Compared the 1D NMR spectrum (Fig. S12–S13) with the known compound lancifodilactone L[8], compound 2 had the same structure segments of C, D, E, F and G, while a hemiacetal and ester structure at ring A and ring B was oxidized (δC 108.7 C-1, 43.5 C-2). DEPT 135 spectrum (Fig. S14) analysis indicated that C-1 is the oxidation position. The change of the chemical shift of carbon at H-19 was caused by the substitution of 1-OH of compound 2 to produce a γ-gauche, which increased the density of carbon electron cloud at position 19 and moved to the high field (δC 40.7). Moreover, compared with compound 4 named schindilactone D[9], the NMR data of ring A and ring B in compound 2 were consistent with those in compound 4. Furthermore, the planar structure of compound 2 was determined by 2D NMR data (Fig. S15-S17). According to the correlations of 21-CH3 with H-22 and H-16 and 18-CH3 with H-22, H-16 in ROESY (Fig. S18), the same spatial orientation of 18-CH3, 21-CH3, H-22 and H-16 were inferred. The correlation of H-20 with H-23 and H-24 were observed, suggesting that H-23 and H-24 were in a different spatial orientation (Fig. 2). The structure of compound 2 named 25 hydroxyl schindilaractone D is depicted in Fig. 1.

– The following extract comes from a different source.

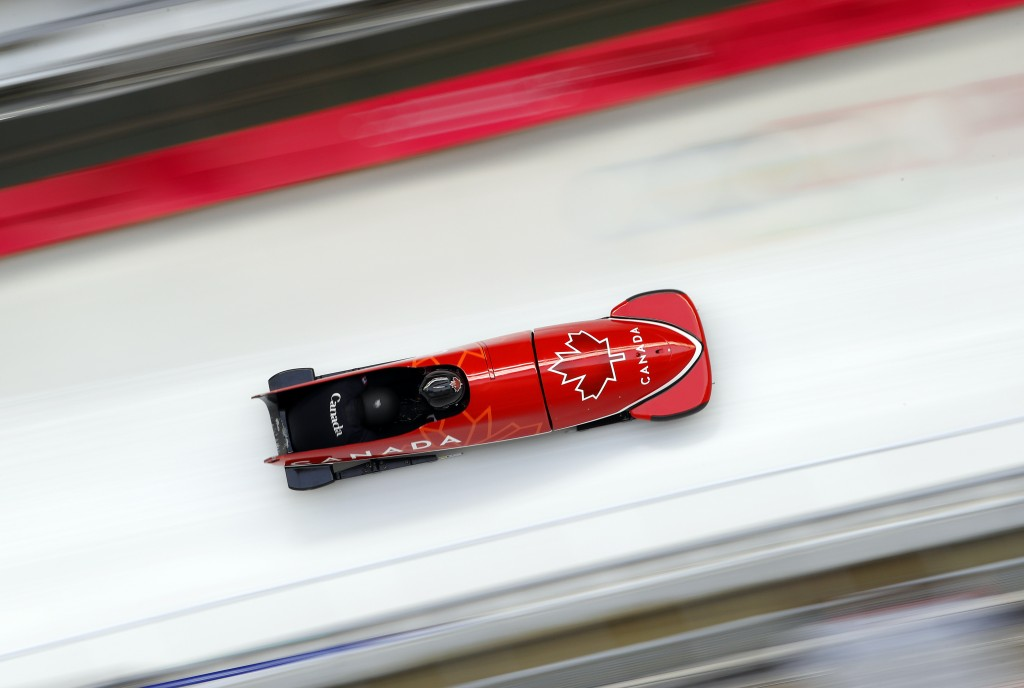 Driver Christopher Spring and Neville Wright of Canada take a practice run during training for the two-man bobsled at the 2018 Winter Olympics in Pyeo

Other ten compounds isolated from the preparations were already known and were identified as schindilactone C (3)[10], schindilactone D (4) [9], schindilactone E (5) [9], schindilactone H (6)[11], lancifodilactone E (7)[12], lancifodilactone I (8)[8], lancifodilactone L (9)[8], preschisanartanin O (10)[13], arisanlactone C (11)[14], wuweizidilactone F (12)[6], based the 1D NMR data from the reported compounds in the literatures.
All compounds (1–12) were tested for their possible anti-cancer activities in MGC-803 gastric cancer cells (Table 3). The results demonstrated that compounds 6–8 exhibited strong cytotoxic effects against MGC-803, as reflected by the reduced cell viability, with IC50 values of 9.01, 11.77 and 2.74 μmol/L, respectively.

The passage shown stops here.